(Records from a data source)
--- START ---

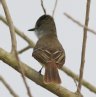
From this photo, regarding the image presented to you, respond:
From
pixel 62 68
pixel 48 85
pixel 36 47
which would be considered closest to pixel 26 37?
pixel 36 47

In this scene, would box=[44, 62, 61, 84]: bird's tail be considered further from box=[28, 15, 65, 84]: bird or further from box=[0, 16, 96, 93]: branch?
box=[0, 16, 96, 93]: branch

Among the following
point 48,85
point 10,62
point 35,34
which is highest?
point 10,62

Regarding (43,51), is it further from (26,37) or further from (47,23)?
(47,23)

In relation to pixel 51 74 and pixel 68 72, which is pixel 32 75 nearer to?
pixel 51 74

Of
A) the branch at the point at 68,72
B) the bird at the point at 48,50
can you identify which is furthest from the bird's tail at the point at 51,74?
the branch at the point at 68,72

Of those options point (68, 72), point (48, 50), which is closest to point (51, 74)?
point (68, 72)

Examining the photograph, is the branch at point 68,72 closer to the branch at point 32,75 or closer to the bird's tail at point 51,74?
the bird's tail at point 51,74

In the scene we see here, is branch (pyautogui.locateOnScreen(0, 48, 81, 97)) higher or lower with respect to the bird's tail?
higher

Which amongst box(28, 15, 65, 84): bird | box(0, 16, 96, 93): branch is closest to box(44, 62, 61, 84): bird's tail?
box(28, 15, 65, 84): bird
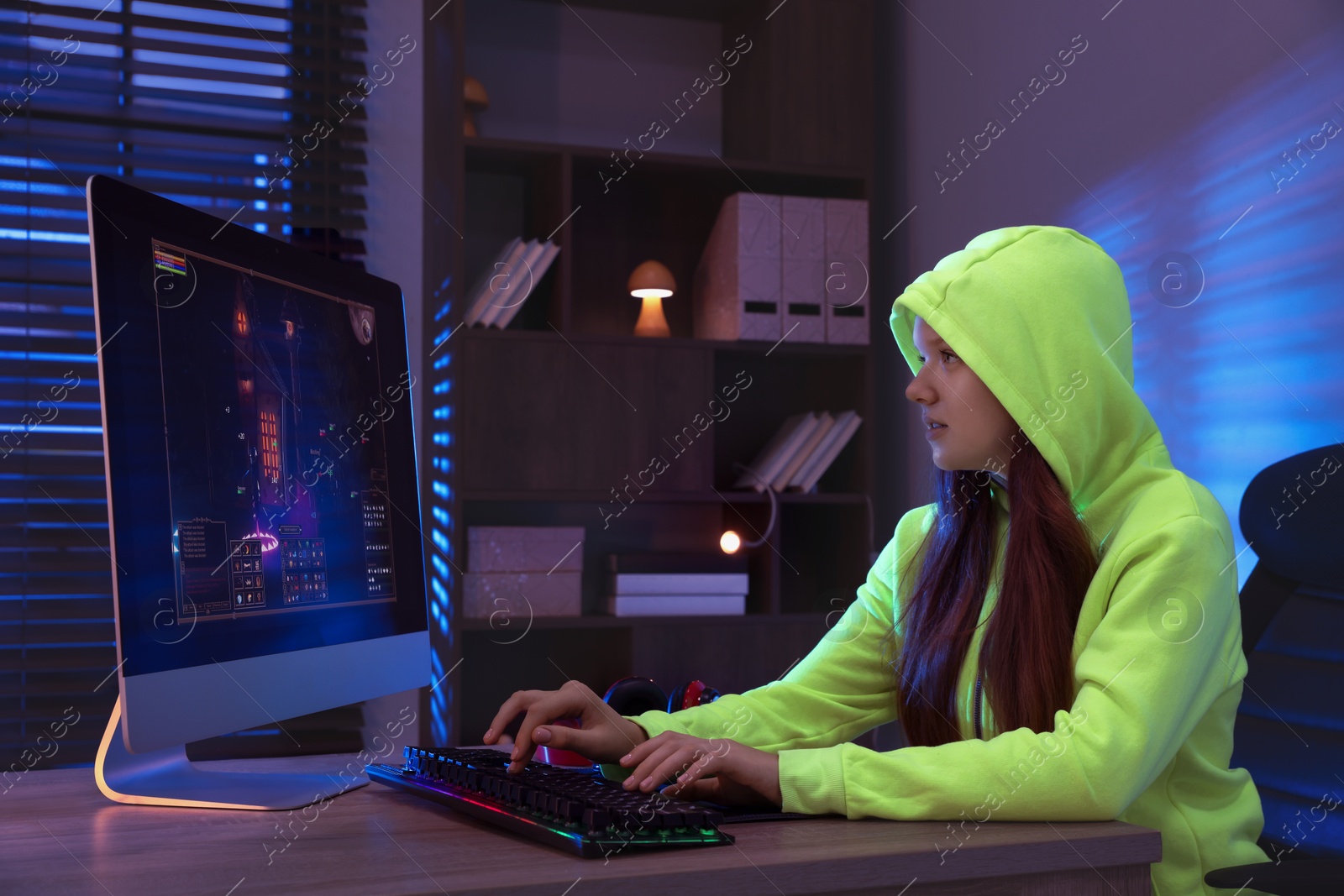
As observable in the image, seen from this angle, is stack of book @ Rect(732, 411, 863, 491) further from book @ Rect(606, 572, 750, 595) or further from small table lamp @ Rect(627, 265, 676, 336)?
small table lamp @ Rect(627, 265, 676, 336)

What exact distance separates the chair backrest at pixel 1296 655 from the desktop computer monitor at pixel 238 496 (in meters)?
0.93

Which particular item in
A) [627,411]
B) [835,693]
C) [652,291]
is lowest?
[835,693]

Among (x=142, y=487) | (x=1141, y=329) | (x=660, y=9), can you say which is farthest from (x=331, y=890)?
(x=660, y=9)

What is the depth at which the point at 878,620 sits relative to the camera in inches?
53.7

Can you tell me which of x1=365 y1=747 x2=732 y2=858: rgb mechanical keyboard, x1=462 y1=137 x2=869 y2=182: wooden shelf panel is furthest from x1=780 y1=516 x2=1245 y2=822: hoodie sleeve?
x1=462 y1=137 x2=869 y2=182: wooden shelf panel

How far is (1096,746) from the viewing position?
89cm

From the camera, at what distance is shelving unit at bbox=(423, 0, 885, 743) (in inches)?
99.9

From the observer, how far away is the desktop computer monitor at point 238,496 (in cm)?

--- END ---

## EXERCISE REQUIREMENTS:
Return every line of the material above unchanged, omitting the pictures.

## ANSWER BELOW:
From this photo, regarding the image presented to you, respond:
From
pixel 62 68
pixel 48 85
pixel 36 47
which would be considered closest to pixel 26 37?
pixel 36 47

In this scene, would box=[44, 62, 61, 84]: bird's tail be considered further from box=[28, 15, 65, 84]: bird or further from box=[0, 16, 96, 93]: branch?
box=[0, 16, 96, 93]: branch

Among the following
point 48,85
point 10,62
point 35,34
which is highest?
point 10,62

Regarding (43,51), is it further from (26,37) or further from (47,23)?
(47,23)

In relation to pixel 51 74 and pixel 68 72, which is pixel 32 75 nearer to?
pixel 51 74

Of
A) the branch at the point at 68,72
B) the bird at the point at 48,50
can you identify which is furthest from the bird's tail at the point at 51,74?
the branch at the point at 68,72

Of those options point (68, 72), point (48, 50), which is closest to point (51, 74)?
point (68, 72)

Examining the photograph, is the branch at point 68,72 closer to the branch at point 32,75 or closer to the bird's tail at point 51,74?
the bird's tail at point 51,74

In the scene we see here, is branch (pyautogui.locateOnScreen(0, 48, 81, 97)) higher or lower with respect to the bird's tail?
higher

Which amongst box(28, 15, 65, 84): bird | box(0, 16, 96, 93): branch is closest to box(44, 62, 61, 84): bird's tail?
box(28, 15, 65, 84): bird
As observable in the image, seen from this angle, is stack of book @ Rect(732, 411, 863, 491) further from book @ Rect(606, 572, 750, 595) or further from small table lamp @ Rect(627, 265, 676, 336)?
small table lamp @ Rect(627, 265, 676, 336)

What exact distance separates the chair backrest at pixel 1296 655 from the desktop computer monitor at pixel 238 496 (in meters)?
0.93

Which particular item in
A) [627,411]
B) [835,693]
C) [652,291]
is lowest?
[835,693]

Among (x=142, y=487) | (x=1141, y=329) | (x=660, y=9), can you say which is farthest from (x=331, y=890)?
(x=660, y=9)

What is the depth at which the point at 878,620 sits relative to the camera in inches?
53.7

Can you tell me which of x1=365 y1=747 x2=732 y2=858: rgb mechanical keyboard, x1=462 y1=137 x2=869 y2=182: wooden shelf panel is furthest from x1=780 y1=516 x2=1245 y2=822: hoodie sleeve?
x1=462 y1=137 x2=869 y2=182: wooden shelf panel

How far is (1096,746) from the viewing position?
89cm

From the camera, at what distance is shelving unit at bbox=(423, 0, 885, 743) (in inches)?
99.9

From the observer, how far away is the desktop computer monitor at point 238,496 (in cm)?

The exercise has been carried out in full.